While first and foremost “fed is best,” the studies find that “any breastfeeding” protects kids from developing the inflamed airways that are a hallmark of this dreaded disease.
The analyses are important because more than 8% of all US children suffer from asthma. The most common chronic illness of childhood, asthma can trigger wheezing, breathlessness, coughing, chest tightness, school absences, hospitalizations, and in rare instances, death.
Because children who develop asthmatic symptoms do so before the age of six, researchers at the University of Tennessee Health Science Center, Vanderbilt University, Washington University, and Rutgers University evaluated early life actions that could prevent or modify the severity of the disease. What they found was that an infant’s diet may help strengthen developing immune and pulmonary systems. Because human milk contains maternal microbiota, nutrients, hormones, and growth factors that together influence lung and immune system development, breastfeeding can impact whether or not a child develops asthma.
Of course, exposure to secondhand cigarette smoke, toxic emissions from natural gas fracking, and air pollution from cars, factories, and coal-fired power plants can trigger asthma too. Millions of people in the US, including nearly 37 million children, live in areas where smog makes the air unhealthy to breathe, reports the Columbia Center for Children’s Environmental Health.
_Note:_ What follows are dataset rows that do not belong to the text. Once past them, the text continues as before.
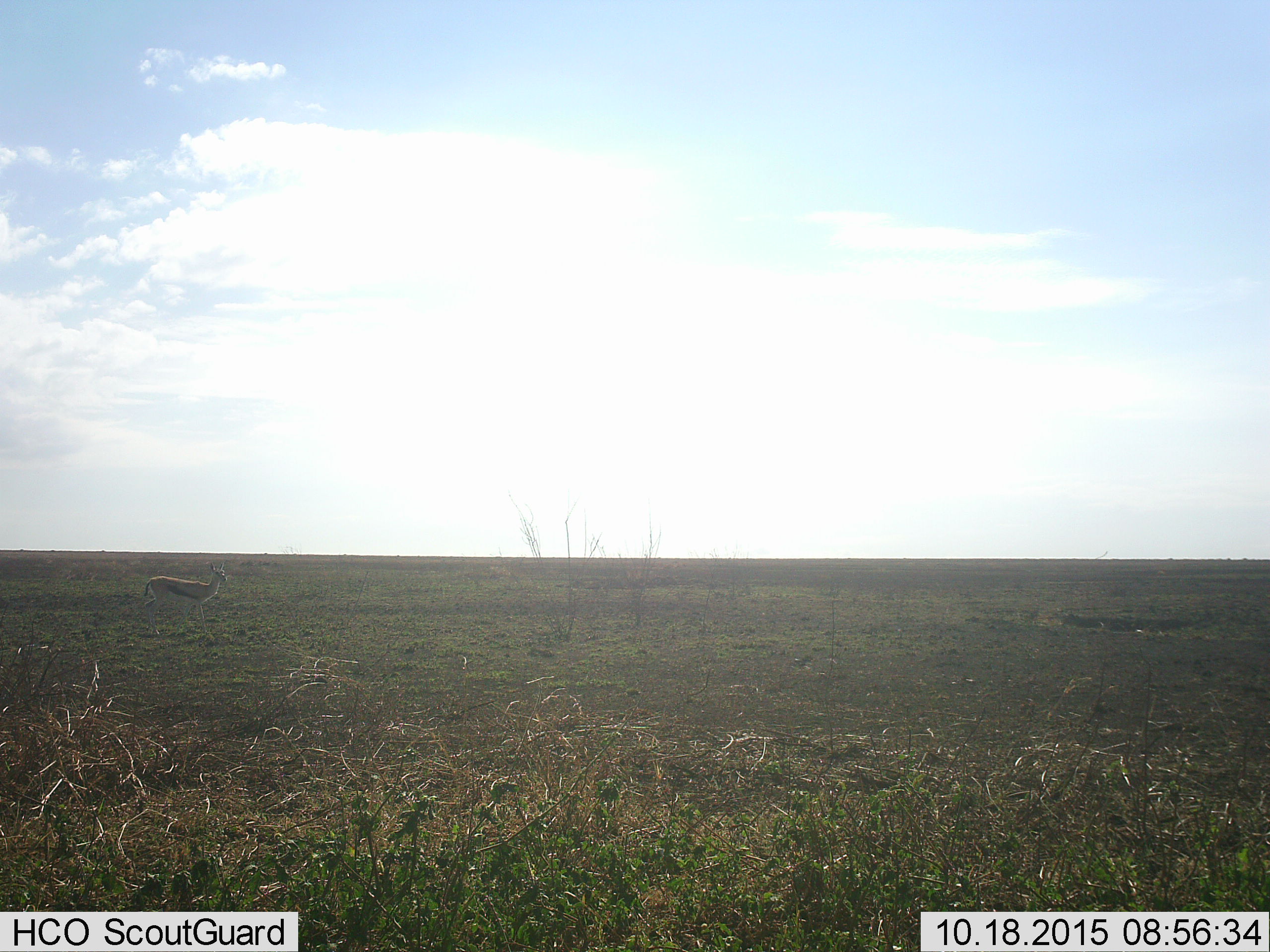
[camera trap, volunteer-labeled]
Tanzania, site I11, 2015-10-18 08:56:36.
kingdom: Animalia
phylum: Chordata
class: Mammalia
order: Artiodactyla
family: Bovidae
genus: Eudorcas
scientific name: Eudorcas thomsonii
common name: thomson's gazelle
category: gazellethomsons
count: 1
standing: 71%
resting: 0%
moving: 29%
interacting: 0%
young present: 0%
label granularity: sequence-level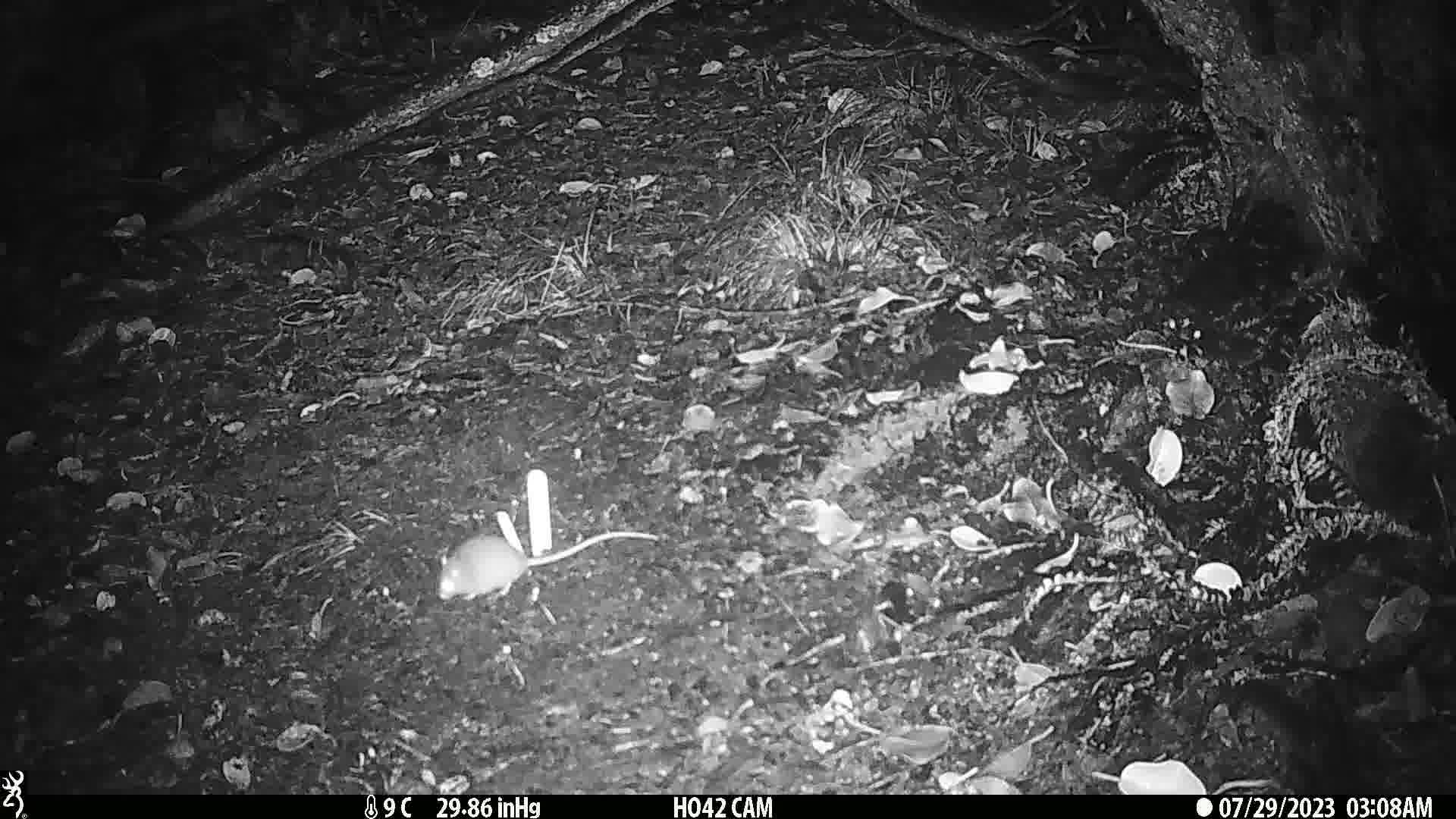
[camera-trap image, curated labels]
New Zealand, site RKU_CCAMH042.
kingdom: Animalia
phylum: Chordata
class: Mammalia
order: Rodentia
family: Muridae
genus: Rattus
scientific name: Rattus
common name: rat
While minimizing air pollution from all sources is key to reducing the onset of asthma, the research showed that “the duration of any breastfeeding had a protective linear trend.” They also found that the longer breastfeeding went on, the more protected the child was.
Similarly, a research consortium made up of pediatricians and respiratory specialists from Nepal, Canada, and the UK conducted a “meta-analysis” of 42 different studies that examined the connection between breastfeeding and its potential connection to asthma. Their analysis found that children who were only breastfed in their early months had a 19% lower risk of contracting asthma compared to those who breastfed less.
While WHO guidelines recommend exclusive breastfeeding for six months, the research shows that “even babies who do not meet the six months of exclusive breastfeeding guidelines may still receive some protection against asthma development with partial or intermittent breastfeeding.”
While breastfeeding is not always an option, doctors recommend other ways to help prevent asthma, “including minimizing the use of antibiotics and taking steps to avoid viral infections such as keeping your newborn away from sick people and making sure to wash your hands often. Overuse of antibiotics can alter the gut microbiome and set the stage for asthma.”
These important findings can help moms navigate how environmental health affects their babies and how they can help to prevent asthma.